GOAL OF THE EXERCISE – Find the line with "工厂供应开发儿童智力拼图玩具包装彩盒;?#21672;獷瓦楞飞机盒" and the line with "ゼロサム WARD (ワード) 2011年 01月号 [雑誌]" in the entries below; output exactly those two lines, every line between them, and no others.

SOURCE DATA –
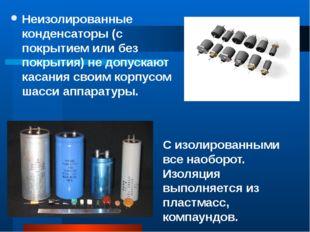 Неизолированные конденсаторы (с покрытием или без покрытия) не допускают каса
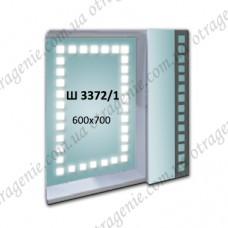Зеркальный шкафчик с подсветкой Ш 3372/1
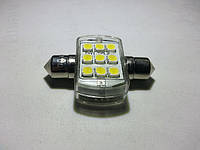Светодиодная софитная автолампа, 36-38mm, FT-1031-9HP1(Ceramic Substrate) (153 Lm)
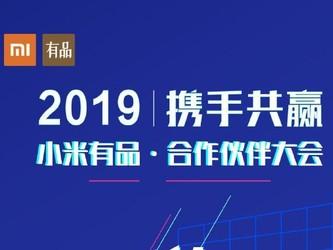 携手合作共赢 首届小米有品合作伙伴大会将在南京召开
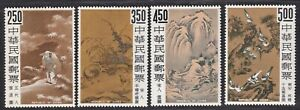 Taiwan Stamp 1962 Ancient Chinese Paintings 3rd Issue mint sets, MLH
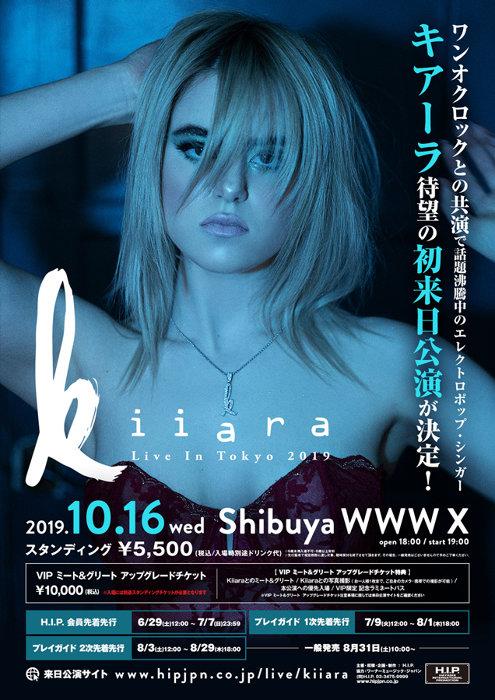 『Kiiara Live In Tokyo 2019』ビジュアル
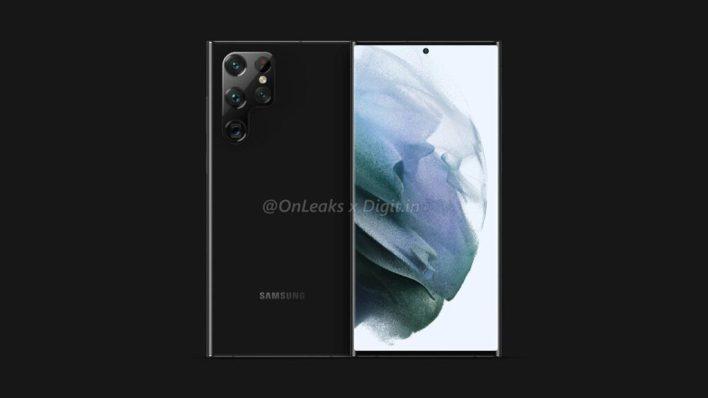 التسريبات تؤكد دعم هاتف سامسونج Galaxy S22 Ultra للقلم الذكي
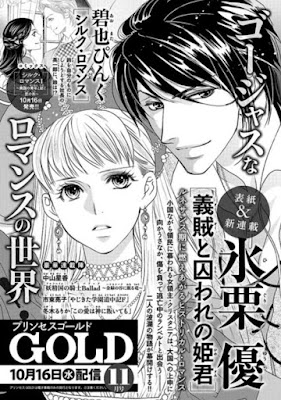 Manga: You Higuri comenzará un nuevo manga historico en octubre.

...

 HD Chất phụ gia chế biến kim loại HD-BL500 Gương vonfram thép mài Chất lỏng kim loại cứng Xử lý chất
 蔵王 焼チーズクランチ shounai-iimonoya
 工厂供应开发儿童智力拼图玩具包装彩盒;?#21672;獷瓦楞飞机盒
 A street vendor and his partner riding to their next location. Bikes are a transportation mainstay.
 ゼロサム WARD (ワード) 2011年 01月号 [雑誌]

---

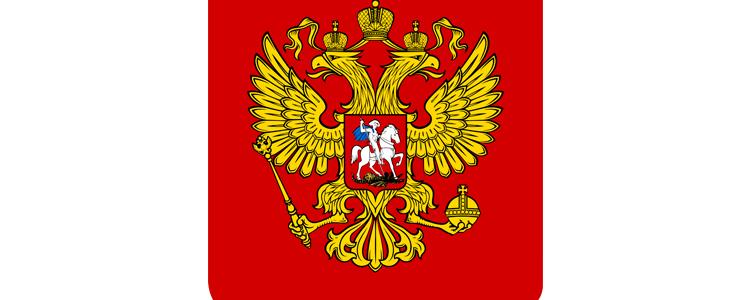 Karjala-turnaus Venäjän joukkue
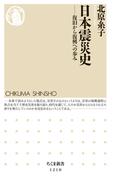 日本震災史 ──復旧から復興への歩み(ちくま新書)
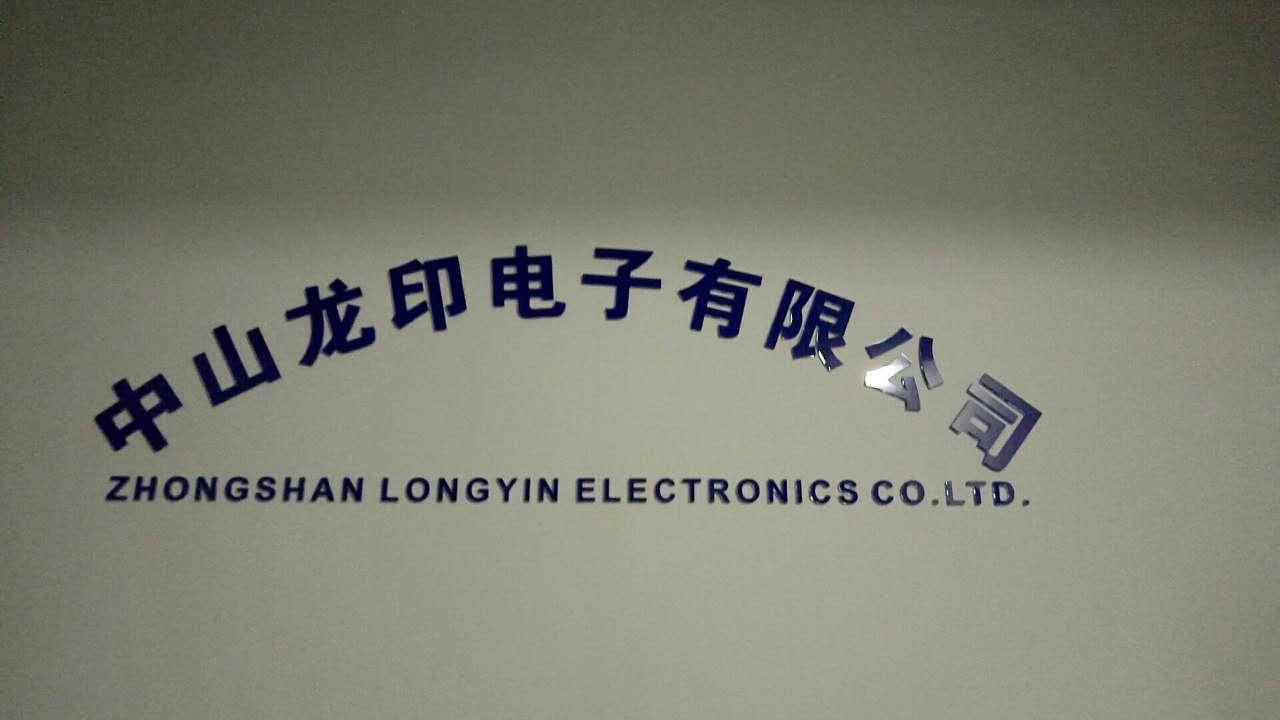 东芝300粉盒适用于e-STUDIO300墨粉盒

OUTPUT –
 工厂供应开发儿童智力拼图玩具包装彩盒;?#21672;獷瓦楞飞机盒
 A street vendor and his partner riding to their next location. Bikes are a transportation mainstay.
 ゼロサム WARD (ワード) 2011年 01月号 [雑誌]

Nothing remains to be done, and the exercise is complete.